2. What do you think has caused the problem?...
3. Why do you think it started when it did?...
4. What do you think the sickness does? How does it work?...
5. How severe is the sickness? Will it have a short or long course?...
6. What kind of treatment do you think the patient should receive? What are the most important results you hope [the patient] receives from this treatment?...
7. What are the chief problems the sickness has caused?...
8. What do you fear most about the sickness?..."
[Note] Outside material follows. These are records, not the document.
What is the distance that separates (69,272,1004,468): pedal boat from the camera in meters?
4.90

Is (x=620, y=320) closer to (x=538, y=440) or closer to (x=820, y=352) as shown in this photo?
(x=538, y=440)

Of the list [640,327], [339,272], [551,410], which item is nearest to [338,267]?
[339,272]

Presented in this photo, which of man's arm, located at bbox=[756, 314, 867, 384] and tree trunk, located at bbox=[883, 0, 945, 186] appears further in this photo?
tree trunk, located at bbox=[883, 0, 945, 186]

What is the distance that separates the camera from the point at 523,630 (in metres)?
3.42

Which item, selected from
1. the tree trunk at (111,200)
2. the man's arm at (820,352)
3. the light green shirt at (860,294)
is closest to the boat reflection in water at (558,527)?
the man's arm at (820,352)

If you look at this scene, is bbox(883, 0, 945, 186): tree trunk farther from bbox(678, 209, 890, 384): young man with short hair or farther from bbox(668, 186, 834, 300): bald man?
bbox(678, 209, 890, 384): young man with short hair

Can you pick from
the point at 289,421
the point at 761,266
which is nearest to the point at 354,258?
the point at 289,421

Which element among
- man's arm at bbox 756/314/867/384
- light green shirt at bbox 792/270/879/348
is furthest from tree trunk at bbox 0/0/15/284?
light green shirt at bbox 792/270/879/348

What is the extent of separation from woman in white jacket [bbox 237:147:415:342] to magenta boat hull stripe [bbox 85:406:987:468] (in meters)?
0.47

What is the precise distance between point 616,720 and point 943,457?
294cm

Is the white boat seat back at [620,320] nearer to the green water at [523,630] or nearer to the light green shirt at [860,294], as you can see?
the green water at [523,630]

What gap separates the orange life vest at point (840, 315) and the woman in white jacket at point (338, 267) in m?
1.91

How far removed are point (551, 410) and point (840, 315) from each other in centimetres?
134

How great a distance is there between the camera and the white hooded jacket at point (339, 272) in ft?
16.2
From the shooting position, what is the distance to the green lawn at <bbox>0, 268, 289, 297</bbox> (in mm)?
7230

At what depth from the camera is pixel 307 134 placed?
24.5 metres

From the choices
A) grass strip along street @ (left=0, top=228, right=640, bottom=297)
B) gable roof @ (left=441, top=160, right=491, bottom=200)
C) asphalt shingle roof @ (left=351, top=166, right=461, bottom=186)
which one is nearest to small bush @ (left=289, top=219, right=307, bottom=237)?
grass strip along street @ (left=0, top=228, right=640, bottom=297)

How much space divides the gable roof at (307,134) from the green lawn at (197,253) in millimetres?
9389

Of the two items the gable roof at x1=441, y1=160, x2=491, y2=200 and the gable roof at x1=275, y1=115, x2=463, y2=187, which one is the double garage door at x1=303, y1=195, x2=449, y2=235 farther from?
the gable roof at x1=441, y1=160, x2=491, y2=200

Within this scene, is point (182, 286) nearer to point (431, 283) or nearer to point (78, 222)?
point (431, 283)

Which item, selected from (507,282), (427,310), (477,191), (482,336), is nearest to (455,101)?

"After fourteen months, the grant for the program expired, and, as far as I know, that was the first and last penile exorcism to be sponsored by the Department of Health and Human Services."
"...a page from the Journal of the American Medical Association. It was exerted from an article called "Doctors Have Feelings Too." Its author, a Harvard Medical School instructor named William M. Zinn, posited that because doctors may be busy "doing multiple other tasks," "maintaining a clinical distance," or harboring guilt about negative reactions to their patients, they run the risk of overlooking their feelings. So, if you're a doctor, how can you recognize that you're having a feeling? Some tips from Dr. Zinn:
Most emotions have physical counterparts. Anxiety may be associated with a tightness of the abdomen or excessive diaphoresis; anger may be manifested by a generalized muscle tightness or a clenching of the jaw; sexual arousal may be noted by a tingling of the loins or piloerection; and sadness may be felt by conjunctival injection or a heaviness of the chest.
....if any of my Hmong friends heard that American doctors had to read an article in order to learn how to tell if they were angry, they would never, ever return to [the hospital]."
The Hmong in this book is rendered in a system called RPA which, among other idiosyncrasies, uses the final consonant to indicate which of Hmong's six tones are used.